It’s back again—Thanksgiving Week! For many of us—especially those of us in the cushy racket known as “education”—it’s scarcely a week at all, just two days of relaxed, stately learning before five straight days of loafing and turkey-filled indolence.
I’m kicking off the laziness early with a throwback post to last year’s Thanksgiving Week—a post entitled, appropriately, “Thanksgiving Week!” It’s a post that celebrates the insanely short week—and opines for it to become scarcely a workweek at all. I also delved into a discussion about slippery slopes—my favorite logical fallacy that often becomes true—and the necessity for a ten-year moratorium on immigration.

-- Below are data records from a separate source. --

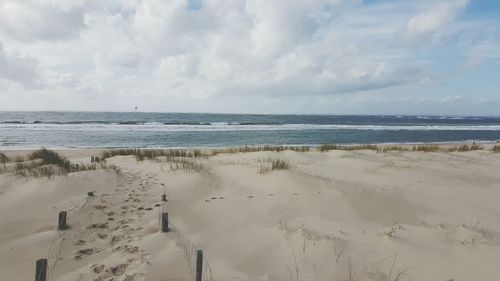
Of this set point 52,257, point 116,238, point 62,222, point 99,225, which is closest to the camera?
point 52,257

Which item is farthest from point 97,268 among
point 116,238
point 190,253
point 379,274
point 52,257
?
point 379,274

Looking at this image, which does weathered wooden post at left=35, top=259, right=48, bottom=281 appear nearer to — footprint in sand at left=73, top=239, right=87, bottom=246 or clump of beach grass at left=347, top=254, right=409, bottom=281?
footprint in sand at left=73, top=239, right=87, bottom=246

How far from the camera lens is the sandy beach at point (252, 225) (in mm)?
4297

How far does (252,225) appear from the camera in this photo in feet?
18.6

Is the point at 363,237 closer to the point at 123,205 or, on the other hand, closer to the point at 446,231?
the point at 446,231

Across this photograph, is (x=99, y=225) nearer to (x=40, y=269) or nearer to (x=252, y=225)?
(x=40, y=269)

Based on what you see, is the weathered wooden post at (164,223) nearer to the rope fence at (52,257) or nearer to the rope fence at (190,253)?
the rope fence at (190,253)

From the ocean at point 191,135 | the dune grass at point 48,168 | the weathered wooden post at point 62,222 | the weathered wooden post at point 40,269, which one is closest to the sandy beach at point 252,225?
the weathered wooden post at point 62,222

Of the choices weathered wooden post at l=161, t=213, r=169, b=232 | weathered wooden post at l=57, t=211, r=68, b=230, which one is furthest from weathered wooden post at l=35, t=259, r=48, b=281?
weathered wooden post at l=57, t=211, r=68, b=230

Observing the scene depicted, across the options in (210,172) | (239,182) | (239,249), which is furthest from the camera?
(210,172)

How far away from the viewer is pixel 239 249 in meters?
4.87

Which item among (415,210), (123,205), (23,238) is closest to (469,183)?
(415,210)

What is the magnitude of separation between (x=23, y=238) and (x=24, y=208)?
53.9 inches

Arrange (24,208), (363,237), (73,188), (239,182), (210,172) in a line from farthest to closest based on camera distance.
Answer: (210,172) → (239,182) → (73,188) → (24,208) → (363,237)
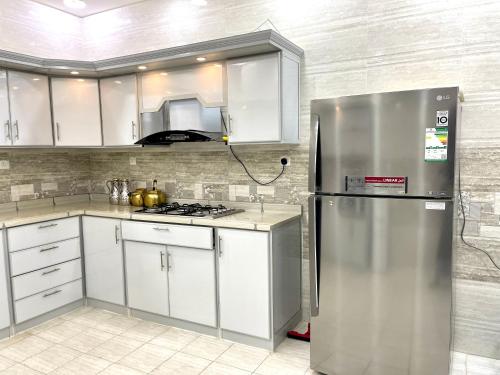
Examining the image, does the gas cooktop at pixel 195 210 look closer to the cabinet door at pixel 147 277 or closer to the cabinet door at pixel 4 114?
the cabinet door at pixel 147 277

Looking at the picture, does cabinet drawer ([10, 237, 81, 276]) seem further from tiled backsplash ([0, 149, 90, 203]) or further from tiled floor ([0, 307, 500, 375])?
tiled backsplash ([0, 149, 90, 203])

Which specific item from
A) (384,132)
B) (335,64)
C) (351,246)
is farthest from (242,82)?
(351,246)

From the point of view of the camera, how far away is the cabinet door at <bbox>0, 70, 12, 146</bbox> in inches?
124

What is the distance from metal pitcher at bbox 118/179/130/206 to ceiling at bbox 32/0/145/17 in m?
1.73

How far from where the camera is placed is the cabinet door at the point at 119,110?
342 centimetres

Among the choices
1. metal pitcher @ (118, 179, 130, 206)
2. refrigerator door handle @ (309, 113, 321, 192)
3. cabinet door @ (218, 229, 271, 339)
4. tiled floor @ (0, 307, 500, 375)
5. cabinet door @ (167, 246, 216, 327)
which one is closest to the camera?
refrigerator door handle @ (309, 113, 321, 192)

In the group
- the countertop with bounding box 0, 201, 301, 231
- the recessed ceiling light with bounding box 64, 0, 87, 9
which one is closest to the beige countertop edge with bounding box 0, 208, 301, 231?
the countertop with bounding box 0, 201, 301, 231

I’ll likely be doing more throwback posts this week as I indulge in some family time and gluttony, but I’ll keep trying to provide top-level italicized commentary for your amusement. Also, we’re just a few days away from 700 days—that’s 100 weeks!—of consecutive posts.
In all seriousness, there is much to be thankful for this year. Even in 2020, a number that has taken on a reputation only slightly less horrifying than the Mark of the Beast, there is much God has done for us. A promising vaccine for The Virus—produced in what must be record time for a vaccine—is surely one such thing for which we should give thanks.
Turn to God in times of trouble, not just when things are going well. Easy to type, hard to live. We’d be all better off, though, if we made the effort to adopt gratitude as our default position.